(begin)
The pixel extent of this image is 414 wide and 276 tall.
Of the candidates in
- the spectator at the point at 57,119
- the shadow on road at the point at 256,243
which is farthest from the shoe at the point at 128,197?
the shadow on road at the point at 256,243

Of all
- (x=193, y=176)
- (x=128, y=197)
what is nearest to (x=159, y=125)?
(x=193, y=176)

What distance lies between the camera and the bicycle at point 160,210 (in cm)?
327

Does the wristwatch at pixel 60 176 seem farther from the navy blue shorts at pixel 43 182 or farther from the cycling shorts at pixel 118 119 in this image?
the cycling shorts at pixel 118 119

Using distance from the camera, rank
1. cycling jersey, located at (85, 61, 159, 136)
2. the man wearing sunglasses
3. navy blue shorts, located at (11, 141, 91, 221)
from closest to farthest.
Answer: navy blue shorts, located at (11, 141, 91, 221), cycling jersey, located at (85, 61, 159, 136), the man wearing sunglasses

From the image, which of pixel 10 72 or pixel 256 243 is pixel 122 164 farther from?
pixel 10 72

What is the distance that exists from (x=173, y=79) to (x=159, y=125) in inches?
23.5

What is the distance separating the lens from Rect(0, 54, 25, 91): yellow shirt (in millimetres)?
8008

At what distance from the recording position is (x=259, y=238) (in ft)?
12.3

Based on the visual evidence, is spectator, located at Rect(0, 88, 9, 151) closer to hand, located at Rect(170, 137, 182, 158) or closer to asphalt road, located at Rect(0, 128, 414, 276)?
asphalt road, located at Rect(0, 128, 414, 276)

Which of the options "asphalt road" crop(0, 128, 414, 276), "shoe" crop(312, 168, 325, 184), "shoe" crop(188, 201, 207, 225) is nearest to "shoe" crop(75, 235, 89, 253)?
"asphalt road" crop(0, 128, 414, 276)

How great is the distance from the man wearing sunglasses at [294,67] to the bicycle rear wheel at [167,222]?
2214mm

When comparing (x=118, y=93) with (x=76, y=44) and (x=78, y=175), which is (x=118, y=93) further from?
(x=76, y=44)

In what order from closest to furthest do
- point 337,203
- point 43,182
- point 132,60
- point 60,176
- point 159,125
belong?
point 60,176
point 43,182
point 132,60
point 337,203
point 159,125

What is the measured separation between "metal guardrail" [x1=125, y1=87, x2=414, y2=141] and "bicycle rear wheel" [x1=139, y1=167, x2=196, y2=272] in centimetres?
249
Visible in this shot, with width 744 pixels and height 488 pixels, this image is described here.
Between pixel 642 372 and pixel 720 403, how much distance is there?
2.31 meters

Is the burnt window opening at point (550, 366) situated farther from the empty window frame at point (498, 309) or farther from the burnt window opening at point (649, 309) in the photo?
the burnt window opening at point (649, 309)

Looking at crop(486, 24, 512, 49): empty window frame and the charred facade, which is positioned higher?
(end)
Aim: Copy out, word for word, the stretch from the line containing "How great is" through the end of the rows, including both ends.

Complete response:
How great is the distance from the man wearing sunglasses at [294,67] to the bicycle rear wheel at [167,222]?
2214mm

When comparing (x=118, y=93) with (x=76, y=44) and (x=78, y=175), which is (x=118, y=93) further from?
(x=76, y=44)

In what order from closest to furthest do
- point 337,203
- point 43,182
- point 132,60
- point 60,176
- point 159,125
belong?
point 60,176
point 43,182
point 132,60
point 337,203
point 159,125

What is the measured separation between "metal guardrail" [x1=125, y1=87, x2=414, y2=141] and "bicycle rear wheel" [x1=139, y1=167, x2=196, y2=272] in centimetres?
249
Visible in this shot, with width 744 pixels and height 488 pixels, this image is described here.
Between pixel 642 372 and pixel 720 403, how much distance is there?
2.31 meters

Is the burnt window opening at point (550, 366) situated farther from the empty window frame at point (498, 309) or farther from the burnt window opening at point (649, 309) in the photo?
the burnt window opening at point (649, 309)

Looking at crop(486, 24, 512, 49): empty window frame and the charred facade, which is positioned higher?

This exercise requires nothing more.